Kwamie Liv (born 1985) is a Danish-Zambian artist, singer and songwriter. She released the Lost In The Girl EP in 2014 and her debut album Lovers that Come and Go in November 2018.

==Life and work==
Kwamie Liv was born in Copenhagen to a Zambian father and a Danish mother and lived in numerous countries during her childhood due to her mother's work for the United Nations.

In 2014, she released the Lost in the Girl EP, which received positive reception. The following year she released a collaboration single "Remember Me, In Every Cloud of Gold" with Angelo Badalamenti, which was part of the sound track for the Danish movie Guldkysten. She performed at the Roskilde Festival in 2015.

Between 2016 and 2018, Liv released no music but drawings and photographs on social media. She started working on her first full-length album in early 2018, and later the same year Lovers that Come and Go was released. Production and album art by Copenhagen-based producer Baby Duka.

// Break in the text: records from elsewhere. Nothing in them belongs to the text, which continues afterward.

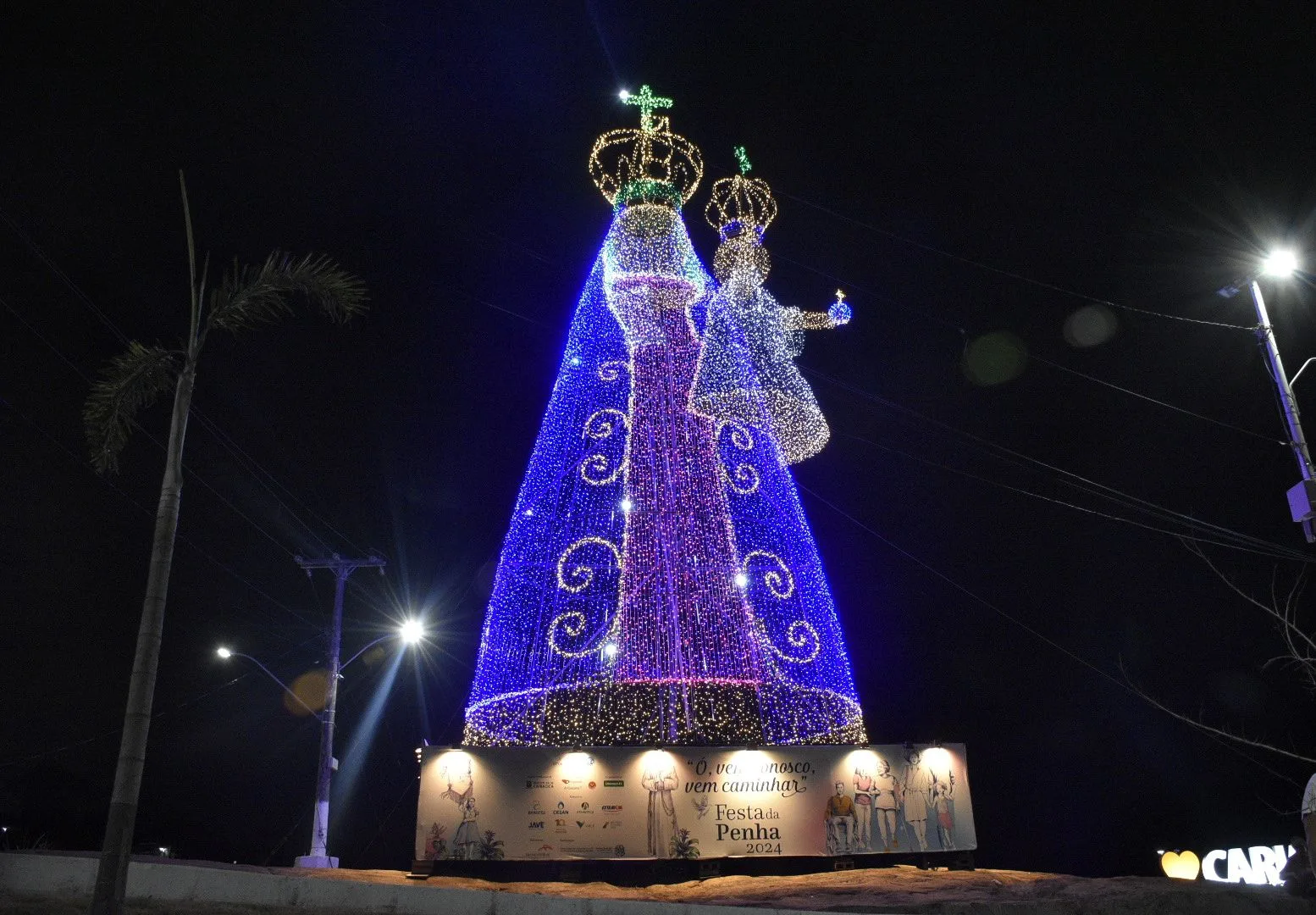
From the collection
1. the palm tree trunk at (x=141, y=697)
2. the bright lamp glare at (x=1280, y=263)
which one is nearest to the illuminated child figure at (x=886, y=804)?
the bright lamp glare at (x=1280, y=263)

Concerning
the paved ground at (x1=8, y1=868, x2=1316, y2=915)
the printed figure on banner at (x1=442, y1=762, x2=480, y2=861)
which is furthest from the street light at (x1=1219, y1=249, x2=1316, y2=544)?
the printed figure on banner at (x1=442, y1=762, x2=480, y2=861)

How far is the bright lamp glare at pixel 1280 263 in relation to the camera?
34.2 feet

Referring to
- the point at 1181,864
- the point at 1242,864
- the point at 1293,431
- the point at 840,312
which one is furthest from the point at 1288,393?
the point at 1242,864

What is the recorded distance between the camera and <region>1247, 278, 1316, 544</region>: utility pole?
31.0 feet

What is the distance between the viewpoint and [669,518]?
599 inches

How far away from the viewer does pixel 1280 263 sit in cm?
1044

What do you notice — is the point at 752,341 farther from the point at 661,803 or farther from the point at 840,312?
the point at 661,803

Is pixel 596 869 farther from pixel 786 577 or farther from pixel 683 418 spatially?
pixel 683 418

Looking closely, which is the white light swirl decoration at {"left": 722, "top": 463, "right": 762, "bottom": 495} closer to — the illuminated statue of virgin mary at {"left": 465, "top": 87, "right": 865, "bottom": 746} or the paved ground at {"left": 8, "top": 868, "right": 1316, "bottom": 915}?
the illuminated statue of virgin mary at {"left": 465, "top": 87, "right": 865, "bottom": 746}

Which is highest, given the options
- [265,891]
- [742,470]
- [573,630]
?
[742,470]

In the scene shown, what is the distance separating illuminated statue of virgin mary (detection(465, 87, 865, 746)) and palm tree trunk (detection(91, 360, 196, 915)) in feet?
24.2

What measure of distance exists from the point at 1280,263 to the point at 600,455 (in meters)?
9.43

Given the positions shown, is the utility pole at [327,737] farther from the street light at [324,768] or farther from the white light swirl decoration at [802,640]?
the white light swirl decoration at [802,640]

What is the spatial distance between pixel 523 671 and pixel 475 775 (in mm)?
2630
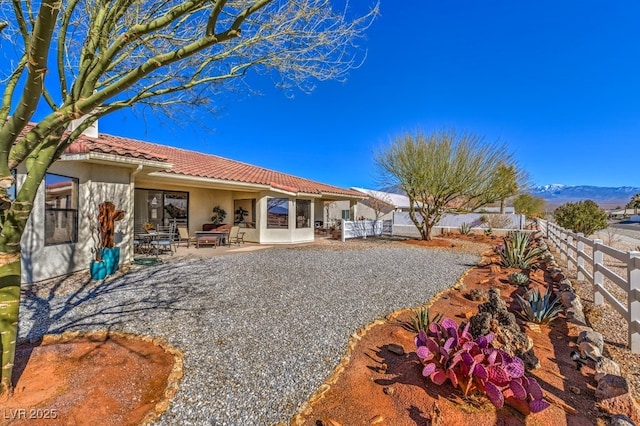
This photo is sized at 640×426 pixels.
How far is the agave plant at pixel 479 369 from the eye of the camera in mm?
2686

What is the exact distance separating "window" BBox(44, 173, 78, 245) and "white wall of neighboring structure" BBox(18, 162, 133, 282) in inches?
4.2

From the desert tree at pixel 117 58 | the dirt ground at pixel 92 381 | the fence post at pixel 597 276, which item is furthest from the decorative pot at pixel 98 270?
the fence post at pixel 597 276

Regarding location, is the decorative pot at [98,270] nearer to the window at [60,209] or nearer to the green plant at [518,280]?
the window at [60,209]

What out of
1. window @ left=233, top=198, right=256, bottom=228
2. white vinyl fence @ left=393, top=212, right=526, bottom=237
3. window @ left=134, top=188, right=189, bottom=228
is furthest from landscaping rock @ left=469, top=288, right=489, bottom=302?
white vinyl fence @ left=393, top=212, right=526, bottom=237

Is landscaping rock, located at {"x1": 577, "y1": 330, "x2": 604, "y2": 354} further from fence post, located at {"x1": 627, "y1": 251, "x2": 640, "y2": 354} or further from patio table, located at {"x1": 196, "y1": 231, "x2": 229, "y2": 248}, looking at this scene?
patio table, located at {"x1": 196, "y1": 231, "x2": 229, "y2": 248}

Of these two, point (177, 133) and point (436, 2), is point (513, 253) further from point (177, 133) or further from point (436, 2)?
point (177, 133)

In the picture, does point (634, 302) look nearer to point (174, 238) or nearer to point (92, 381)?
point (92, 381)

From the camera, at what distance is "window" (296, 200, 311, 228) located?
54.6 feet

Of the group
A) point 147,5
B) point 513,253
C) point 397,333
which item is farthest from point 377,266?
point 147,5

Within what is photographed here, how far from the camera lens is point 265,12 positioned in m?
4.23

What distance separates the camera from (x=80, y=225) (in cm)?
836

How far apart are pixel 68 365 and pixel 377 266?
772 centimetres

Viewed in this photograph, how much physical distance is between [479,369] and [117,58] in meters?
5.71

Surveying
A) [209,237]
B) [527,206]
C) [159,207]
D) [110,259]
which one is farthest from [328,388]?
[527,206]
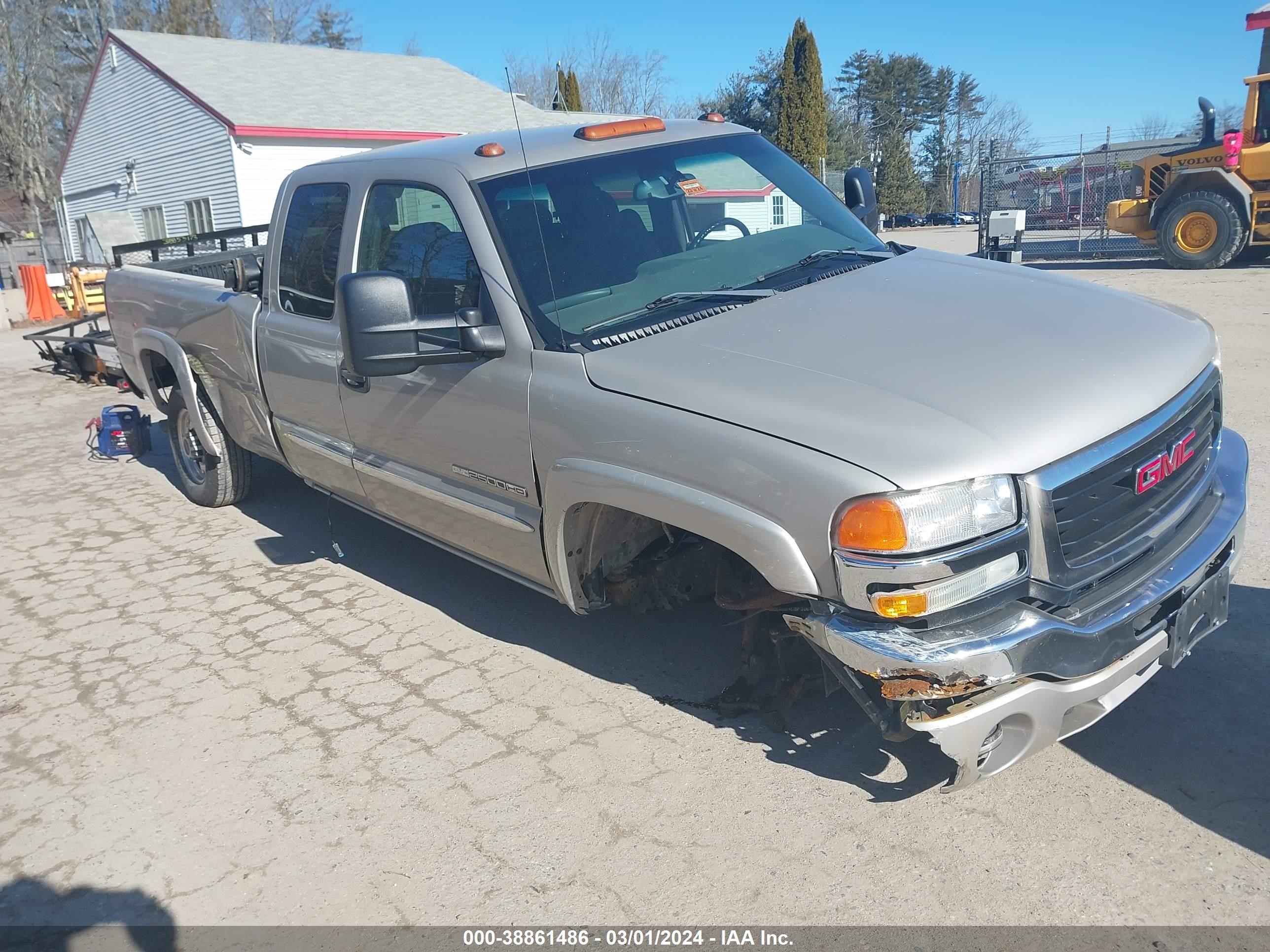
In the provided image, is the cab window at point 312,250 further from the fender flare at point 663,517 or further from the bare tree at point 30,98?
the bare tree at point 30,98

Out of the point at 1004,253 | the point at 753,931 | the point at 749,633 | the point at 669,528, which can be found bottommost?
the point at 753,931

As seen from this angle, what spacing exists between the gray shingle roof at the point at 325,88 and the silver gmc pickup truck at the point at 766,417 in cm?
2015

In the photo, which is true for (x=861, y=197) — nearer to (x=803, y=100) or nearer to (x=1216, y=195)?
(x=1216, y=195)

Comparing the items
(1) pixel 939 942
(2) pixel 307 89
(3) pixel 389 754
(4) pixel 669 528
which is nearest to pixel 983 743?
(1) pixel 939 942

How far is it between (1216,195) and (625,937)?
17.2 m

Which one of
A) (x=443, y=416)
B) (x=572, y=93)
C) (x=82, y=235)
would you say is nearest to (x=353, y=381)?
(x=443, y=416)

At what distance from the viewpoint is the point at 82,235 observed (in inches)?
1212

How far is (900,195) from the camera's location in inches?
1955

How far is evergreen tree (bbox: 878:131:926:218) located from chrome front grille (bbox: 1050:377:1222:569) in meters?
47.3

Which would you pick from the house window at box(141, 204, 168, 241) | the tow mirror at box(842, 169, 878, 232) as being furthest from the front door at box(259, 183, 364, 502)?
the house window at box(141, 204, 168, 241)

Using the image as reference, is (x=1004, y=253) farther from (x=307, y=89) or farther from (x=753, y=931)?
(x=307, y=89)

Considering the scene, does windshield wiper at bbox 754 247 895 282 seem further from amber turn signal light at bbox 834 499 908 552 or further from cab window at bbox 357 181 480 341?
amber turn signal light at bbox 834 499 908 552

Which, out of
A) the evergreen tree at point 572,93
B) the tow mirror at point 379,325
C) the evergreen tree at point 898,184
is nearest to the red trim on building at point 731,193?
the tow mirror at point 379,325

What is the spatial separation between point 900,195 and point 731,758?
50321 mm
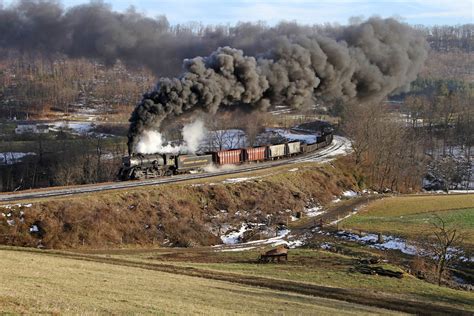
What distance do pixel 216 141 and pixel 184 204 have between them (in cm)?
5537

Her "dark pop" style is connected to the "down-tempo electro-pop scene".

== Discography ==
=== Studio albums ===
- Lovers that Come and Go (2018)

===EPs===
- Lost In The Girl (2014)

=== Singles ===
- "Lost in the Girl" (2014)
- "Remember Me, In Every Cloud of Gold" (2015)
- "Higher" (2015)
- "Perfect Grace" (2016)
- "Sweet Like Brandy" (2018)
- "Follow My Heart" (2018)
- "Pleasure This Pain" (2018)
- "Blasé" (2018)
- "New Boo" (2018)

=== TV ===
She participated in the Danish musician show series known as ‘Toppen af Poppen in 2019.’